Start of Records for the task

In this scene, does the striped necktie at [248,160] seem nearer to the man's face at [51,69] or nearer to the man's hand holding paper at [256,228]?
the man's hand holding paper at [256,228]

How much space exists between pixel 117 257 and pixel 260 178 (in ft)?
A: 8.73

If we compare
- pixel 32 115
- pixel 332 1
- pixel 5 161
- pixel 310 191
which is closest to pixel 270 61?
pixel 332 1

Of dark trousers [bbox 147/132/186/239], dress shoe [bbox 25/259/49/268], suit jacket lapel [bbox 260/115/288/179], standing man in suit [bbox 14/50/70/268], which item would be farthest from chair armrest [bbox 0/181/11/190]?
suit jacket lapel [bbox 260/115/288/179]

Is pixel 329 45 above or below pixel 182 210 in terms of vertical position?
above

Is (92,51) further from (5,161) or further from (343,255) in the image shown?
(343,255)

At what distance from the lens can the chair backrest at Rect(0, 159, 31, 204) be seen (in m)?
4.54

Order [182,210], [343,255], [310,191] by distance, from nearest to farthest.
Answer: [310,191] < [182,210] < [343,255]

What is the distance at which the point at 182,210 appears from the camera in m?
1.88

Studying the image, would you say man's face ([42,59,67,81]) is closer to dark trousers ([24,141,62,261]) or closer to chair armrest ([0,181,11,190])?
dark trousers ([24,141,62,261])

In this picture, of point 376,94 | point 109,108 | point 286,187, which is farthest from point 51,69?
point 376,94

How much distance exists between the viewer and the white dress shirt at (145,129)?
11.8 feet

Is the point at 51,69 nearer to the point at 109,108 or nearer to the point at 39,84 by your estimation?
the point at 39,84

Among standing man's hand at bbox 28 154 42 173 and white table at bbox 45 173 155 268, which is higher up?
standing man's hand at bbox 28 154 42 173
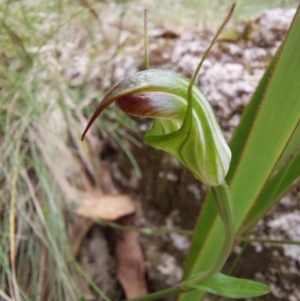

End of Records for the task

__Task statement__.
Count the lines above that contain the word "exists" and state only the total.

__Completed task__.
2